→ What to work on:
A: Write out the part of the text on CLIA testing personnel between "Overall, there aren’t" and "the COVID-19 pandemic.", inclusive.
B: Answer these questions from the text on CLIA testing personnel, one answer per line, marked like the questions:
(i) Which kind of degree is CMS removing as a qualifying degree for CLIA personnel roles?
(ii) How many months of additional diagnostic laboratory testing experience must individuals with respiratory therapy degrees gain?
(iii) Which regulation do the new requirements for CLIA lab staff update?
C: Carry on the text on CLIA testing personnel from the point where it stops.

→ Given text:
::::::
What these changes mean when recruiting testing personnel for your lab
Given the grandfather clause, your current testing personnel staff are safe; no need to panic if your current staff qualified previously but will not qualify as testing personnel under the changed rules. For example, let’s say you have a testing personnel employee who has an associate’s degree in physical science; although CMS is removing physical science as a qualifying degree for CLIA personnel roles, so long as the individual remains continuously employed in their current testing personnel position in your lab, they will continue to be approved as such.
However, should you need to add or replace testing personnel in your facility, all new staff will need to qualify under the new rules. That means that no one with a physical science degree as the qualifying education will be permitted as new staff personnel, nurses will only be allowed in the role of point-of-care testing and/or moderately complex testing personnel, and everyone will need to demonstrate that their qualifying training and experience was gained in CLIA licensed laboratories, essentially. Additionally, individuals with respiratory therapy degrees who completed 18 months of clinical rotations and have gained an additional six months of diagnostic laboratory testing experience (in a CLIA licensed facility, of course) will now qualify as a moderate complexity technical consultant for the subspecialties in which they’ve gained experience.
Overall, there aren’t many big changes to navigate with regard to CLIA testing personnel for laboratories. These new requirements for CLIA lab staff, updating 42 CFR 493.1423, appear to be largely an effort to ensure flexibility during future public health emergencies (PHE), given the hurdles experienced as a result of the COVID-19 pandemic.
::::::
→ Supplied information:
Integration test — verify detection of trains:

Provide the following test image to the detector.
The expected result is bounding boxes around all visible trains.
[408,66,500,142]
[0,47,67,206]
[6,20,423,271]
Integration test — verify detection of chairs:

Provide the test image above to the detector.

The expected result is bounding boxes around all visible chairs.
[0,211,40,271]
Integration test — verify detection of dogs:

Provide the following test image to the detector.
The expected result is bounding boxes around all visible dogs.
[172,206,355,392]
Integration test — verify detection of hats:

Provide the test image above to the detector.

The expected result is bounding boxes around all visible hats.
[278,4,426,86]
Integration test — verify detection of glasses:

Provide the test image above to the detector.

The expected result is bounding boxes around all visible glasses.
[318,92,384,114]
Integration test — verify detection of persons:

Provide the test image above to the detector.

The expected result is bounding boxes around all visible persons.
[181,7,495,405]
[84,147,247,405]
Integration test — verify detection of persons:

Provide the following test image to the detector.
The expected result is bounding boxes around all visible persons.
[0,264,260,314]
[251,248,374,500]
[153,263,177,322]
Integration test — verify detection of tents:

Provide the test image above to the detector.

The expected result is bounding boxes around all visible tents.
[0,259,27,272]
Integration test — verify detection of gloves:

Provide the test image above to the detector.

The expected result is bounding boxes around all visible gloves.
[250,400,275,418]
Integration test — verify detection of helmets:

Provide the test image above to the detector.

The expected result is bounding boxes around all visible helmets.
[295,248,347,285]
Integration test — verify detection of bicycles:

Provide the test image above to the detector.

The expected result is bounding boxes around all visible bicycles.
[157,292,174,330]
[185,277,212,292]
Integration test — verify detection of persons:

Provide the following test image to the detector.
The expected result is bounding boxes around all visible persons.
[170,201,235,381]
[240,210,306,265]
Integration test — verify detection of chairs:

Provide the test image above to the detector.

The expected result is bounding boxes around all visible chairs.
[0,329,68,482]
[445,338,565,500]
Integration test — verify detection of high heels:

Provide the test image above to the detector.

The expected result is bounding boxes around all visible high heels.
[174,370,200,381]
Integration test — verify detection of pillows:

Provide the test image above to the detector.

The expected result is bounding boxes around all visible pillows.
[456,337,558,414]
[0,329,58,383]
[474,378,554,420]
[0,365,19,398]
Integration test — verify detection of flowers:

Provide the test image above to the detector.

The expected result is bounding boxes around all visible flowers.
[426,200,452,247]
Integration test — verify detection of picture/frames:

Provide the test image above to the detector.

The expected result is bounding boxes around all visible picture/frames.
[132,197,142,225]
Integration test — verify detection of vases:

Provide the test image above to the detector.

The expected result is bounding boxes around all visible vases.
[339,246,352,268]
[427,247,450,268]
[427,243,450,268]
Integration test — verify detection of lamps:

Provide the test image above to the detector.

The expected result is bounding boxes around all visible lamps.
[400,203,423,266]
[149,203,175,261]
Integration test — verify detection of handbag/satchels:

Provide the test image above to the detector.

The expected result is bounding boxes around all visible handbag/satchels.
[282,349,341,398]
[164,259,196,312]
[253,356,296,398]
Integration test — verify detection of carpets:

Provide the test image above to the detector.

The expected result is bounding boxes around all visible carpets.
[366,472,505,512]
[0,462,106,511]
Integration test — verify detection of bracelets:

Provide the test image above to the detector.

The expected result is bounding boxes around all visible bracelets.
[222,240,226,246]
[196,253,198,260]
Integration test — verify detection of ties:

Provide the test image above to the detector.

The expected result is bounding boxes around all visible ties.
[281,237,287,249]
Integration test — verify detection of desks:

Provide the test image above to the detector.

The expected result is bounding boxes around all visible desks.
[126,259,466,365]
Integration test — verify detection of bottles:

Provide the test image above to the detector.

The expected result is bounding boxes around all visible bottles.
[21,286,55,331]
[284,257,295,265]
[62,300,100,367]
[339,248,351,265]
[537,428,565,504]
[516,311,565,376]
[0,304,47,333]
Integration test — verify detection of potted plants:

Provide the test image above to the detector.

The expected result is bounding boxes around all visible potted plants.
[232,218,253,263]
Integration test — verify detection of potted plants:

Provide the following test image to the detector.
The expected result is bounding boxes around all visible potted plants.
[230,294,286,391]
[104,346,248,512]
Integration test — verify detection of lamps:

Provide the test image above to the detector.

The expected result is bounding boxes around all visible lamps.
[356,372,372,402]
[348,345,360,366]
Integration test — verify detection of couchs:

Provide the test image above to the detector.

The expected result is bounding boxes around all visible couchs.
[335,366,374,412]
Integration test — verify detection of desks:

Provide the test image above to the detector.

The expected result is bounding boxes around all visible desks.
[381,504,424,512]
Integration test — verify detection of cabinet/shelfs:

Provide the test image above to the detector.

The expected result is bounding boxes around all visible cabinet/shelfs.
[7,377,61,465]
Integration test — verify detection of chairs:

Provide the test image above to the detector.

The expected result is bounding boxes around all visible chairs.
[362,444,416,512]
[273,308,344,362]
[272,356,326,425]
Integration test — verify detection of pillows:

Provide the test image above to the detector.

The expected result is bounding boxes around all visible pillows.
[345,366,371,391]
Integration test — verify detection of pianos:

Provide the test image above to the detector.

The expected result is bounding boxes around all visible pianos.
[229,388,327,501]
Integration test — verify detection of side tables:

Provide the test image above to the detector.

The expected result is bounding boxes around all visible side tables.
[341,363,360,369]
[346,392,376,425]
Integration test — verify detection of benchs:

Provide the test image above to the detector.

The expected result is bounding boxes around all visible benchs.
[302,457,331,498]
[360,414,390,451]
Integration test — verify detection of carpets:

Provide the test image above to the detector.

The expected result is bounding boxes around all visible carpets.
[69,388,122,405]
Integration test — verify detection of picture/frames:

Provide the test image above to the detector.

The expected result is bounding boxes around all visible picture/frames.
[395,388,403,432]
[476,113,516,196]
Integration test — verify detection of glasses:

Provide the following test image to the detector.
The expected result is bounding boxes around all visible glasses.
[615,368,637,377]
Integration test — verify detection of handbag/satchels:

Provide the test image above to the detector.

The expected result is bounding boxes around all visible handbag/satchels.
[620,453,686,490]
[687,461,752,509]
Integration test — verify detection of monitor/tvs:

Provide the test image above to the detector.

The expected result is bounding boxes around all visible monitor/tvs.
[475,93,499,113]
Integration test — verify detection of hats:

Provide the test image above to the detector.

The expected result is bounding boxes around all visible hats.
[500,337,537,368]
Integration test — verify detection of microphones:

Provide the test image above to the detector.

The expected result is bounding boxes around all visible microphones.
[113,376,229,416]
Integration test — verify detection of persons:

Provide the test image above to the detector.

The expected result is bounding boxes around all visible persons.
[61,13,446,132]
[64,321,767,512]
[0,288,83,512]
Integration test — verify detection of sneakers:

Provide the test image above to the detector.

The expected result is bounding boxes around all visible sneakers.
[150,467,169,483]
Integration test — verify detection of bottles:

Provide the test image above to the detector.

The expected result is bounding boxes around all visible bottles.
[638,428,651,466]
::::::
→ Replies:
A:
Overall, there aren’t many big changes to navigate with regard to CLIA testing personnel for laboratories. These new requirements for CLIA lab staff, updating 42 CFR 493.1423, appear to be largely an effort to ensure flexibility during future public health emergencies (PHE), given the hurdles experienced as a result of the COVID-19 pandemic.

B:
(i) Physical science
(ii) Six months
(iii) 42 CFR 493.1423

C:
Allowing for grandfathered-in individuals to remain in their CLIA roles, nurses to qualify with point-of-care testing and as moderate complexity testing personnel, and clinical rotations from respiratory and pulmonary technologist training programs to count toward the experience required for moderately complex technical consultants may allow for more individuals to qualify as CLIA personnel. The one major thing to avoid now that these changes have been enacted is the hiring of individuals with physical science degrees who have no other educational means of qualifying for CLIA designated roles, as these individuals will no longer be approved as qualified by CLIA representatives and inspectors.
What might these changes mean for patient care?
Given the current shortage of qualified laboratory personnel, understaffing in many laboratories and hospital systems, and the fact that this shortage is only projected to get worse due to staff leaving the industry and insufficient numbers of new graduates to replace them, many laboratory advocates agree clearer pathways to personnel approval are good for patient care.
One positive impact to patient care is that moving toward regulations that eliminate more general training (such as physical science education) and require more specialized training and experience will likely yield more qualified laboratory professionals providing that care.